Note 06 : Allusion à la célèbre défense de Namur par le maréchal de Boufflers en 1695.

Note 07 : D’après le Cte Pajol (Guerres de Louis XV, III, 464-9), le fort Coquelet fut pris le 19 septembre et le fort Balard le 16 septembre.

Note 08 : N. de Reich de Platz, " gentilhomme d’Alsace, dont le père est attaché à M. le cardinal de Rohan ", lieutenant réformé au régiment de Picardie en 1722, lieutenant en pied en 1724, puis capitaine. Un de ses parents, le chevalier de Reich-Platz, de Bainfeld en Alsace, fut lieutenant de Picardie en 1728 et se retira en 1734.

Note 09 : N. de Nioselles de Glandevès, lieutenant au régiment de Picardie en 1730, capitaine en 1735.

Note 10 : Jean-Pierre d’Alary de Tanus, capitaine en 1706, major en 1737, lieutenant-colonel en 1740, maréchal de camp en 1748, mort en 1752.

Note 11 : L’auteur consacre dix lignes à la formation défectueuse de cette brigade, déjà décrite plus haut.

Note 12 : Louis de Pardaillan de Gondrin, troisième et dernier duc d’Antin, né en 1727, maréchal de camp en 1749, mort à Brême en 1757 ; succéda au chevalier de Vassé comme colonel de Picardie en 1745.

Note 13 : N de Bruslard, de Dunkerque, enseigne en 1711, lieutenant en 1712, capitaine en 1716, commandant de bataillon en 1747 , se retira en 1751 avec la croix de chevalier de Saint-Louis.

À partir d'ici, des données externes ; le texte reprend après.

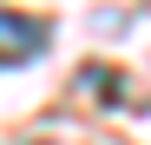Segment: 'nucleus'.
Wrapping results in <instances>:
<instances>
[{"label":"nucleus","mask_w":151,"mask_h":145,"mask_svg":"<svg viewBox=\"0 0 151 145\" xmlns=\"http://www.w3.org/2000/svg\"><path fill=\"white\" fill-rule=\"evenodd\" d=\"M46 53V27L33 13H13V7H0V66H27Z\"/></svg>","instance_id":"obj_1"}]
</instances>
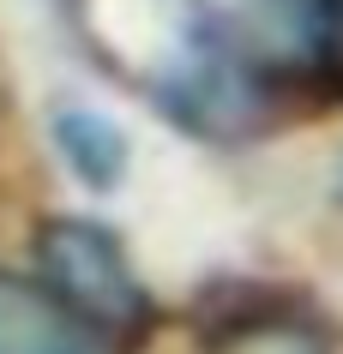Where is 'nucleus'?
Wrapping results in <instances>:
<instances>
[{
    "instance_id": "f03ea898",
    "label": "nucleus",
    "mask_w": 343,
    "mask_h": 354,
    "mask_svg": "<svg viewBox=\"0 0 343 354\" xmlns=\"http://www.w3.org/2000/svg\"><path fill=\"white\" fill-rule=\"evenodd\" d=\"M0 354H103L91 324L24 277H0Z\"/></svg>"
},
{
    "instance_id": "7ed1b4c3",
    "label": "nucleus",
    "mask_w": 343,
    "mask_h": 354,
    "mask_svg": "<svg viewBox=\"0 0 343 354\" xmlns=\"http://www.w3.org/2000/svg\"><path fill=\"white\" fill-rule=\"evenodd\" d=\"M55 132H60V145H67V156H73V168L85 174V180H114L121 174V156H127V145H121V132L103 120V114H91V109H73V114H60L55 120Z\"/></svg>"
},
{
    "instance_id": "f257e3e1",
    "label": "nucleus",
    "mask_w": 343,
    "mask_h": 354,
    "mask_svg": "<svg viewBox=\"0 0 343 354\" xmlns=\"http://www.w3.org/2000/svg\"><path fill=\"white\" fill-rule=\"evenodd\" d=\"M37 259H42L49 288L91 330H127V324L145 318V288H139L133 264H127V252L109 228L55 216V223L37 228Z\"/></svg>"
}]
</instances>
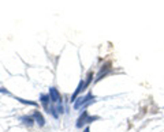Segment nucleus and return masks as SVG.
<instances>
[{"mask_svg": "<svg viewBox=\"0 0 164 132\" xmlns=\"http://www.w3.org/2000/svg\"><path fill=\"white\" fill-rule=\"evenodd\" d=\"M93 101H95V97H93L92 94H88V95H85V97H81V98L78 99L75 104H74V108H75V109H79L81 106H86L88 104L93 102Z\"/></svg>", "mask_w": 164, "mask_h": 132, "instance_id": "obj_1", "label": "nucleus"}, {"mask_svg": "<svg viewBox=\"0 0 164 132\" xmlns=\"http://www.w3.org/2000/svg\"><path fill=\"white\" fill-rule=\"evenodd\" d=\"M49 97H51V99L53 101V102H59L60 101V94H59V91L56 90V89H49Z\"/></svg>", "mask_w": 164, "mask_h": 132, "instance_id": "obj_2", "label": "nucleus"}, {"mask_svg": "<svg viewBox=\"0 0 164 132\" xmlns=\"http://www.w3.org/2000/svg\"><path fill=\"white\" fill-rule=\"evenodd\" d=\"M88 123V112L86 110H84V113L81 114V117L78 119V123H77V127L78 128H81L84 124H86Z\"/></svg>", "mask_w": 164, "mask_h": 132, "instance_id": "obj_3", "label": "nucleus"}, {"mask_svg": "<svg viewBox=\"0 0 164 132\" xmlns=\"http://www.w3.org/2000/svg\"><path fill=\"white\" fill-rule=\"evenodd\" d=\"M49 99H51V97L49 95H41V102L42 105H44V108H45V110L49 113V110H51V108H49Z\"/></svg>", "mask_w": 164, "mask_h": 132, "instance_id": "obj_4", "label": "nucleus"}, {"mask_svg": "<svg viewBox=\"0 0 164 132\" xmlns=\"http://www.w3.org/2000/svg\"><path fill=\"white\" fill-rule=\"evenodd\" d=\"M33 116H34V119H36V121L38 123V125H40V127H42V125L45 124V120H44V117L41 116L40 112H34Z\"/></svg>", "mask_w": 164, "mask_h": 132, "instance_id": "obj_5", "label": "nucleus"}, {"mask_svg": "<svg viewBox=\"0 0 164 132\" xmlns=\"http://www.w3.org/2000/svg\"><path fill=\"white\" fill-rule=\"evenodd\" d=\"M85 86H88V83H86V82H79V84H78V87H77L75 93H74V94H73V98H71V101L75 99V97H77L78 94H79V91H81V90H84V87H85Z\"/></svg>", "mask_w": 164, "mask_h": 132, "instance_id": "obj_6", "label": "nucleus"}, {"mask_svg": "<svg viewBox=\"0 0 164 132\" xmlns=\"http://www.w3.org/2000/svg\"><path fill=\"white\" fill-rule=\"evenodd\" d=\"M22 120L25 121V124H27V125H32V124H33V120L30 119V117H23Z\"/></svg>", "mask_w": 164, "mask_h": 132, "instance_id": "obj_7", "label": "nucleus"}, {"mask_svg": "<svg viewBox=\"0 0 164 132\" xmlns=\"http://www.w3.org/2000/svg\"><path fill=\"white\" fill-rule=\"evenodd\" d=\"M84 132H90V129H89V128H85V131Z\"/></svg>", "mask_w": 164, "mask_h": 132, "instance_id": "obj_8", "label": "nucleus"}, {"mask_svg": "<svg viewBox=\"0 0 164 132\" xmlns=\"http://www.w3.org/2000/svg\"><path fill=\"white\" fill-rule=\"evenodd\" d=\"M0 93H7L6 90H2V89H0Z\"/></svg>", "mask_w": 164, "mask_h": 132, "instance_id": "obj_9", "label": "nucleus"}]
</instances>
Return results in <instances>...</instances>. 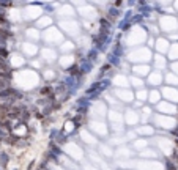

Il fit les fonctions d’aide-maréchal général des logis de l’armée de Bavière.

Note 14 : N., comte de Caire, lieutenant dans Picardie en 1746, était en 1788 chevalier de Saint-Louis et colonel sous-brigadier du génie à Neuf-Brisach.

Note 15 : D’une famille notariale établie à Montdragon en Provence dès la première moitié du xve siècle et passée, par mariage, au Bourg-Saint-Andéol en Vivarais, en 1571. Des généalogistes ont rattaché à tort ces Digoine à la famille considérable du même nom qui était fixée en Bourgogne.

Note 16 : André de Clémens, dont la seigneurie de Graveson en Provence avait été érigée en marquisat en 1718. Il était beau-frère de la célèbre marquise du Deffrand. Son fils Jean-Baptiste épousa, en 1751, Marie-Anne-Magdeleine de Vogüé, sœur du marquis de Vogüé.